Das LG Hannover hat entschieden, dass die Angabe eines Preisindikators anstelle des Reisepreises für eine Pauschalreise in einem Reisekatalog ein wettbewerbswidriger Verstoß gegen § 5a Abs. 2 Nr. 1 UWG ist.

Aus den Entscheidungsgründen:

Der Kläger kann von der Beklagten gem. §§ 3, 5 a Abs. 2, 8 Abs. 1 und 3 Nr. 2 UWG verlangen, dass diese es künftig unterlässt, unter Darstellung ihres Leistungspaketes sowie der Angabe eines „…-PREISINDIKATORS“ zu werben, ohne gegenüber dem Kunden bezifferte Preisangaben zu machen.

1.

Der Kläger ist als gerichtsbekannter, bundesweit tätiger Verein gem. § 8 As. 3 Nr. 2 UWG klagebefugt.

2.

Die im Tatbestand wiedergegebene Katalogwerbung verstößt gegen § 5 a Abs. 2 Nr. 1 UWG. Nach dieser Vorschrift handelt unlauter, wer im konkreten Fall unter Berücksichtigung aller Umstände dem Verbraucher eine wesentliche Information vorenthält, die dieser je nach den Umständen benötigt, um eine informierte geschäftliche Entscheidung zu treffen und deren Vorenthaltung geeignet ist, den Verbraucher zu einer geschäftlichen Entscheidung zu veranlassen, die er anderenfalls nicht getroffen hätte.

a)

Der Katalog wendet sich an Verbraucher.

b)

Zu den geschäftlichen Handlungen im Sinne der Vorschrift gehören nach der Legaldefinition des § 2 Nr. 9 UWG alle Entscheidungen eines Verbrauchers darüber, „ob und wie und unter welchen Bedingungen er ein Geschäft abschließen … will, unabhängig davon, ob der Verbraucher sich entschließt, tätig zu werden“. In der Rechtsprechung sind als geschäftliche Entscheidungen im Sinne der Regelung bei richtlinienkonformer Auslegung der Vorschrift auch solche Entscheidungen anzusehen, die mit den darin aufgeführten Entscheidungen unmittelbar zusammenhängen (vgl.
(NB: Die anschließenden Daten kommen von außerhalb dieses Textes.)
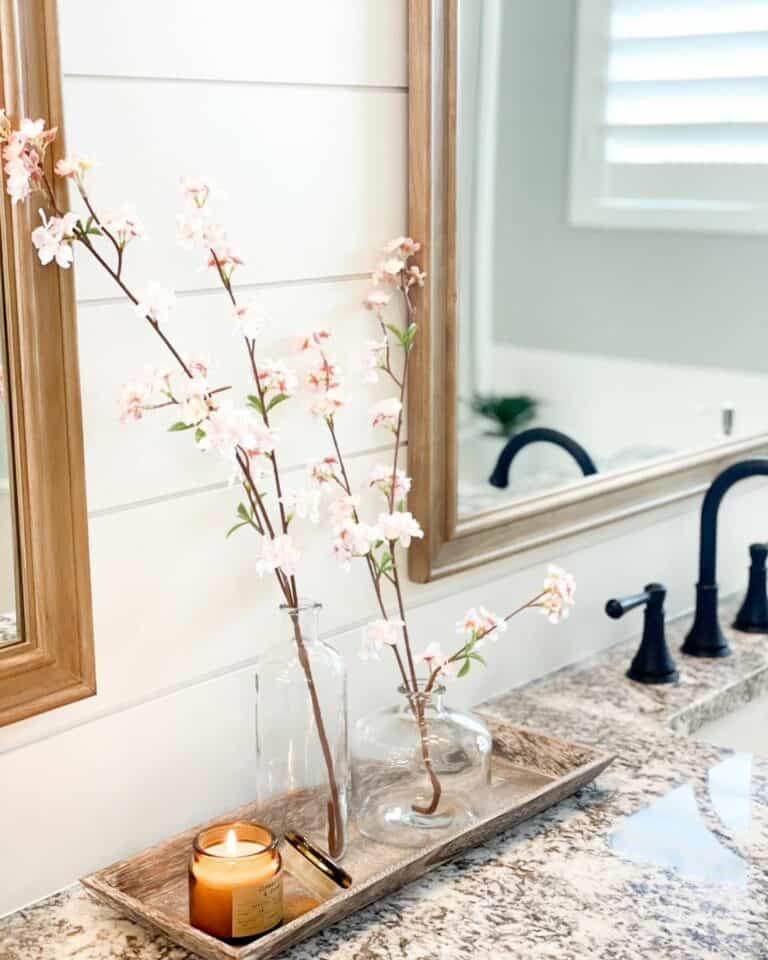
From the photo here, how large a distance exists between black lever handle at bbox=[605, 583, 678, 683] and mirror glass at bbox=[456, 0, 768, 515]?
0.58ft

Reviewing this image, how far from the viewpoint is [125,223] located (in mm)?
1094

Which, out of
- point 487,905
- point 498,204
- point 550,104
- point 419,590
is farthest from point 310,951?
point 550,104

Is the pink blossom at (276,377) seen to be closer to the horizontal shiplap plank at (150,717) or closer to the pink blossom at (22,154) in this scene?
the horizontal shiplap plank at (150,717)

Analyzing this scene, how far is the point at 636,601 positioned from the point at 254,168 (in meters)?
0.78

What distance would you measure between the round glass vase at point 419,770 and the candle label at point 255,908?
0.76 ft

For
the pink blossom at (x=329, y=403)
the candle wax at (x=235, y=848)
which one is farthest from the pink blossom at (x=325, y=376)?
the candle wax at (x=235, y=848)

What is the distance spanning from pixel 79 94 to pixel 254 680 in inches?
23.6

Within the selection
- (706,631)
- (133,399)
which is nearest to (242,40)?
(133,399)

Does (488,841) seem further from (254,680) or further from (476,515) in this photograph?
(476,515)

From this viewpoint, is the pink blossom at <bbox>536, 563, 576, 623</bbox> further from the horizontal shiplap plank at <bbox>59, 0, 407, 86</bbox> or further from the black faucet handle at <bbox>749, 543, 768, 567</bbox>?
the black faucet handle at <bbox>749, 543, 768, 567</bbox>

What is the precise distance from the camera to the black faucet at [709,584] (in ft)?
6.11

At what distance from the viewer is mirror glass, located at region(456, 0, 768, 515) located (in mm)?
1551

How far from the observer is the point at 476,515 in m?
1.58

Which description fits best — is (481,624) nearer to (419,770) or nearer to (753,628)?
(419,770)
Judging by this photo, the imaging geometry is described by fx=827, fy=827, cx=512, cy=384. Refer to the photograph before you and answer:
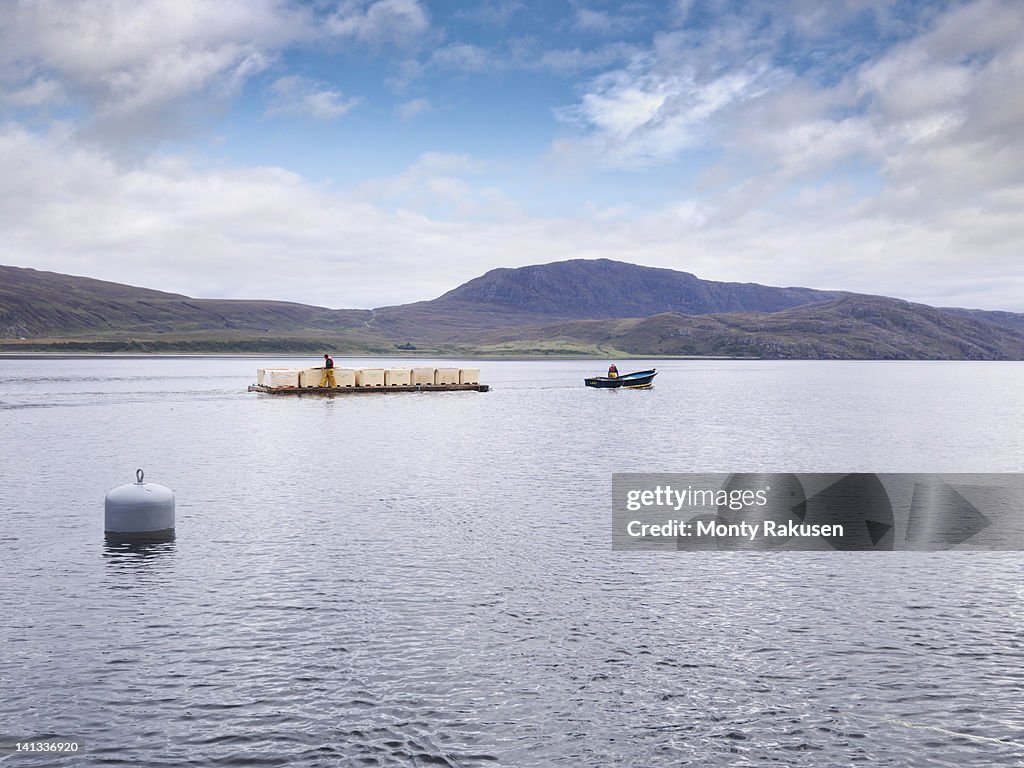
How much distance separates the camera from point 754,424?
71000mm

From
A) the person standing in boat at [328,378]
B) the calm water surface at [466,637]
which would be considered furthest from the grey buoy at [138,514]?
the person standing in boat at [328,378]

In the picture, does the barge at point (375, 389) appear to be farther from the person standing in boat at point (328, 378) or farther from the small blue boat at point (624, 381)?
the small blue boat at point (624, 381)

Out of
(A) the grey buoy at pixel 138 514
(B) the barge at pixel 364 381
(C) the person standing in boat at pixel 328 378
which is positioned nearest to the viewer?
(A) the grey buoy at pixel 138 514

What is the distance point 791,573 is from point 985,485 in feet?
69.7

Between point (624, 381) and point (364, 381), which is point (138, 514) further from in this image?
point (624, 381)

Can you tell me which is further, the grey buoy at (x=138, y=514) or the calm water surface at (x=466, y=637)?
the grey buoy at (x=138, y=514)

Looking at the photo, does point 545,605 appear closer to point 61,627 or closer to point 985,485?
point 61,627

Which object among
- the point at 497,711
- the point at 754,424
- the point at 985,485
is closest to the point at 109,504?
the point at 497,711

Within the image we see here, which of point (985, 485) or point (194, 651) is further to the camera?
point (985, 485)

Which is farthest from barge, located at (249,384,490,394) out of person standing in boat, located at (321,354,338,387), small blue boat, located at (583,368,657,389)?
small blue boat, located at (583,368,657,389)

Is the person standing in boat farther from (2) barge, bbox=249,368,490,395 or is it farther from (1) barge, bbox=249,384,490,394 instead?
(1) barge, bbox=249,384,490,394

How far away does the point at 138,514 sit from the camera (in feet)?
83.9

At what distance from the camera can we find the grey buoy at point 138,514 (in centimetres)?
2558

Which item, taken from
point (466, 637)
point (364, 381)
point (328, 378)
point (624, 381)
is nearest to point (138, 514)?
point (466, 637)
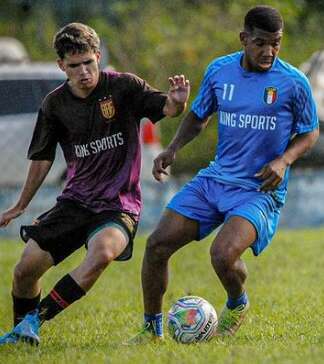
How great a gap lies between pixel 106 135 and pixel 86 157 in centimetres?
18

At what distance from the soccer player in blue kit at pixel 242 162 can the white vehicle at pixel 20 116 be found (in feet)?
29.5

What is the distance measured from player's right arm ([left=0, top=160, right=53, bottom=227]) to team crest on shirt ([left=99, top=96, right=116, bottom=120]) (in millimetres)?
494

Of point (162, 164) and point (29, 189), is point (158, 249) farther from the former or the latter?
point (29, 189)

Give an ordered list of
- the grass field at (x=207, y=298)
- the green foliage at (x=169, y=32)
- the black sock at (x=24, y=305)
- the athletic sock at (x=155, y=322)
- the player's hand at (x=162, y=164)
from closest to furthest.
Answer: the grass field at (x=207, y=298) → the player's hand at (x=162, y=164) → the athletic sock at (x=155, y=322) → the black sock at (x=24, y=305) → the green foliage at (x=169, y=32)

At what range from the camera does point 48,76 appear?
17.2 metres

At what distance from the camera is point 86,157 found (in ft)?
26.7

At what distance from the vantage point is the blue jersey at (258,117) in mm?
7871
EuGH, WRP 2014, 161 Rn. 38 - Trentos Belupo, BGH WRP 2015, Seite 851 Rn. 20). Dazu gehören auch tatsächliche Entscheidungen wie die, ob ein Geschäft betreten werden soll (EuGH, WRP a.a.O.), das Öffnen einer Internetseite, die es ermöglicht, ein beworbenes Produkt zu erwerben oder sich näher damit zu befassen (BGH WRP 2016, 859 Rn. 16, 17). Der von der Beklagten mit der Katalogwerbung angesprochene Verbraucher soll sich gerade, das ist die Intention des Katalogs, mit den darin konkret beschriebenen Reisen befassen und im nächsten Schritt deren Preis durch eine Abfrage im Internet, per E-Mail oder durch Aufsuchen eines Reisebüros erfragen, wie die Beklagte selbst konkret ausgeführt hat. Die Entscheidung darüber, ob der Verbraucher hier eine derartige Preisanfrage vornimmt und eine Internetnachfrage vornimmt, der Beklagten eine Mail übermittelt oder ein Reisebüro aufsucht, stellt nach den o.g. Kriterien der Rechtsprechung eine geschäftliche Handlung i.S.d. § 5 a Abs. 2 Nr. 1 UWG dar.

3.
Deshalb ist die Beklagte gem. § 5 a Abs. 2 UWG verpflichtet, dem Verbraucher unter Berücksichtigung aller Umstände für diese geschäftliche Entscheidung - Preisermittlung - die dafür wesentlichen Informationen zu geben. Im vorliegenden Fall stellt sich die Frage, ob der Preisindikator ausreichend ist, um dem Verbraucher die Information zu geben, die ihn in die Lage versetzen, sachgerecht darüber zu entscheiden, ob er eine Preisanfrage bei der Beklagten vornehmen sollte oder nicht. In diesem Zusammenhang ist insbesondere zu berücksichtigen, dass sich die Katalogwerbung gerade auch an Verbraucher wendet, die nicht internetaktiv sind und gerade deshalb auf der Grundlage von Vorinformationen durch Printmedien darüber entscheiden, ob bzw. bei welchem Veranstalter sie Reisen buchen wollen, welches Reisebüro sie aufsuchen bzw. nach welchen Reisen sie dort nachfragen.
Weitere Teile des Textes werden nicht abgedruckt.